▶ **FRAGMENT TEKSTU**
━━━━━━━━━━

Cześć :)
Dzisiejszy wpis jest zapewne pierwszym z bardzo wielu :) Chciałabym zaprezentować Wam mini wykład pochodzący z TED- myślę, że nie muszę zbyt obszernie tłumaczyć cóż to takiego. Jest to serwis zbierający inspirujące wykłady osób z różnych stron świata, na chyba każdy możliwy temat :) Wiele z nich jest również poświęconych tematyce zdrowego odżywiania.
Dzisiaj wpadł mi w oko filmik Ann Cooper: What's wrong with school lunches. Co prawda problem ten nie dotyczy może Polski aż tak bardzo, ale skoro przejmujemy tak wiele wzorców z zachodu, może i pomysł szkolnych posiłków do nas zawędruje? W niektórych szkołach już teraz funkcjonują stołówki oraz sklepiki szkolne oferujące przeróżne dania- niestety, nie zawsze zdrowe i wartościowe. A myślę, że wszystkim znane jest powiedzenie "czym skorupka za młodu nasiąknie, tym na starość trąci". Nawyki zdobyte w młodym wieku towarzyszą nam już przez całe życie- niektóre poprawne, a niektóre niestety nie.
Ann Cooper jest dyrektorem do spraw żywienia- jest misja jest prosta: poprawić jakość żywności spożywanej przez dzieci w szkołach. Wprowadziła, między innymi, bary sałatkowe w swoich placówkach, mimo wielu wątpliwości ze strony otoczenia. O złą sytuację oskarża organy państwowe i ich wpływ na komercjalizację jedzenia.
Kiedy dorosły może mieć jakieś pole manewru w tym, co wybiera do jedzenia, to dzieci na szkolnej stołówce mają dość ograniczony wybór. Szkoła jako miejsce, w którym zdobywają wiedzę i kształtują swoje wybory podsuwa im złą żywność.
Postulaty Ann Cooper są jasne i przejrzyste: przede wszystkim podajmy dzieciom lokalną żywność, organiczną, a nie będącą produktem przemysłowym, przyjazną dla środowiska, wolną od pestycydów i antybiotyków.

━━━━━━━━━━

▶ **PODANE INFORMACJE**
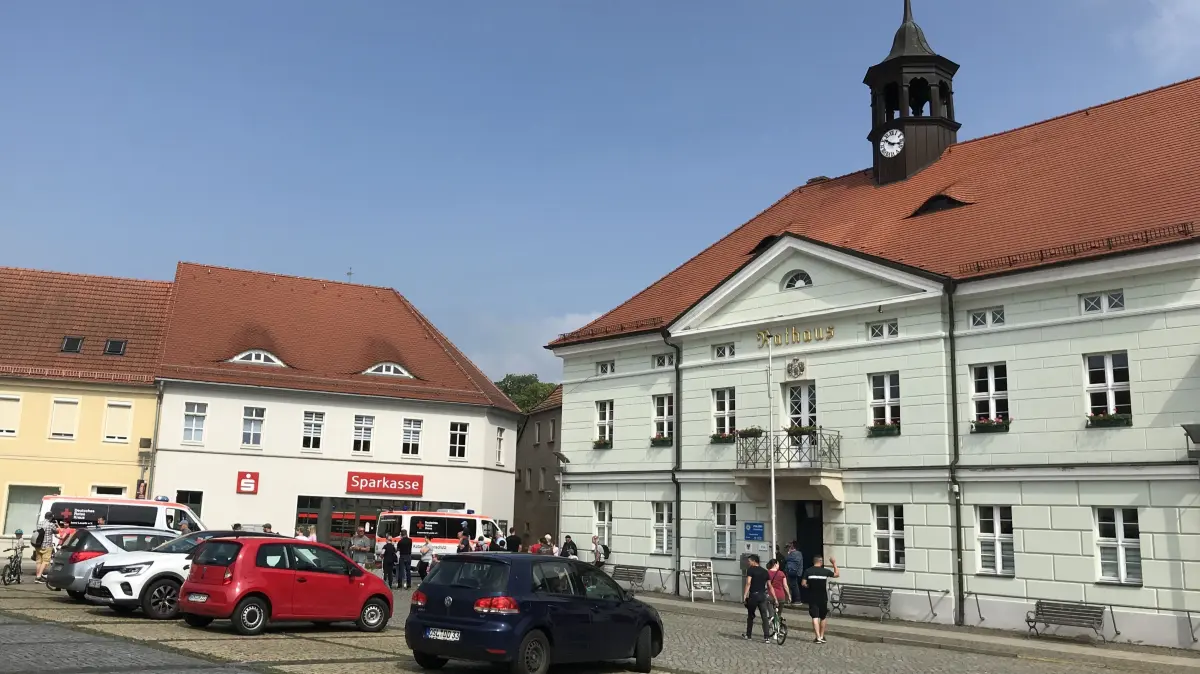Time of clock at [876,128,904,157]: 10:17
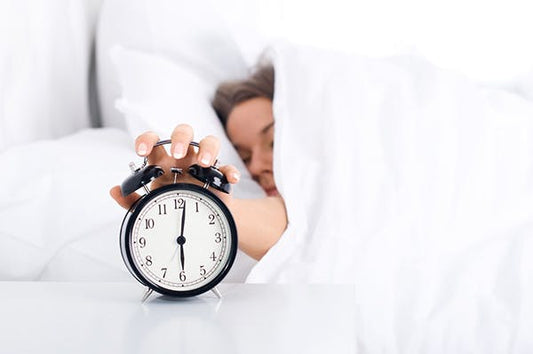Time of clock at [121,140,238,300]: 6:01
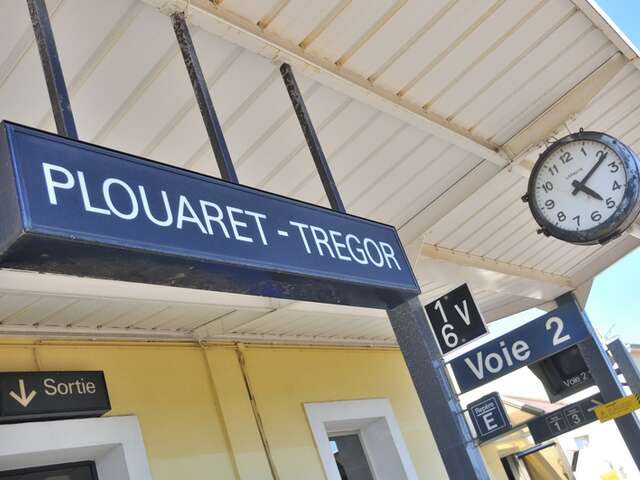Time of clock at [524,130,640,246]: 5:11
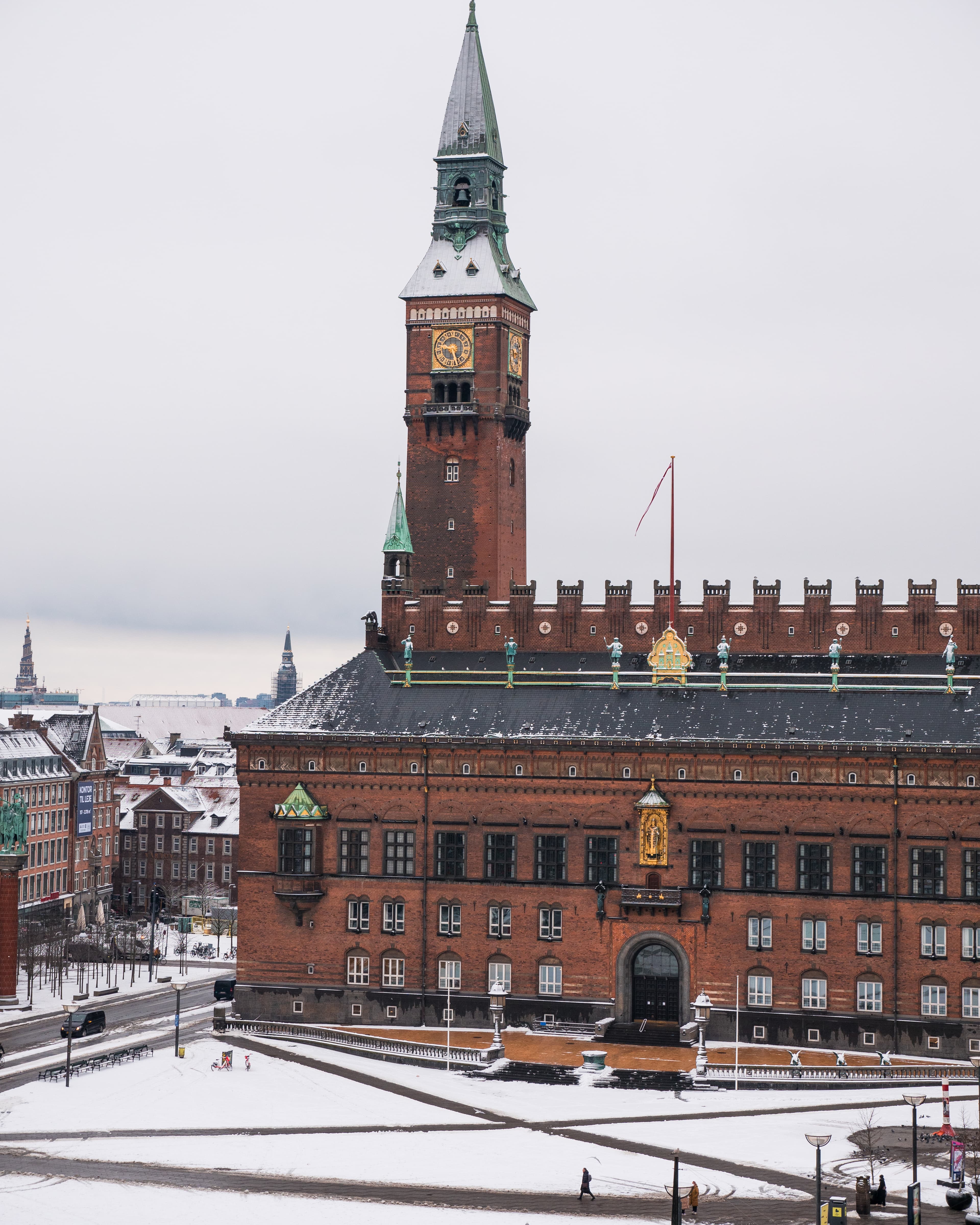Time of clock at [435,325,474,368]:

━━━━━━━━━━

▶ **TWOJE POLECENIE**
Przepisz słowo w słowo fragment wpisu o szkolnych posiłkach od „Postulaty Ann Cooper” do „pestycydów i antybiotyków.”. Opieraj się wyłącznie na wpisie o szkolnych posiłkach.

▶ **ODPOWIEDŹ DO ZADANIA**
Postulaty Ann Cooper są jasne i przejrzyste: przede wszystkim podajmy dzieciom lokalną żywność, organiczną, a nie będącą produktem przemysłowym, przyjazną dla środowiska, wolną od pestycydów i antybiotyków.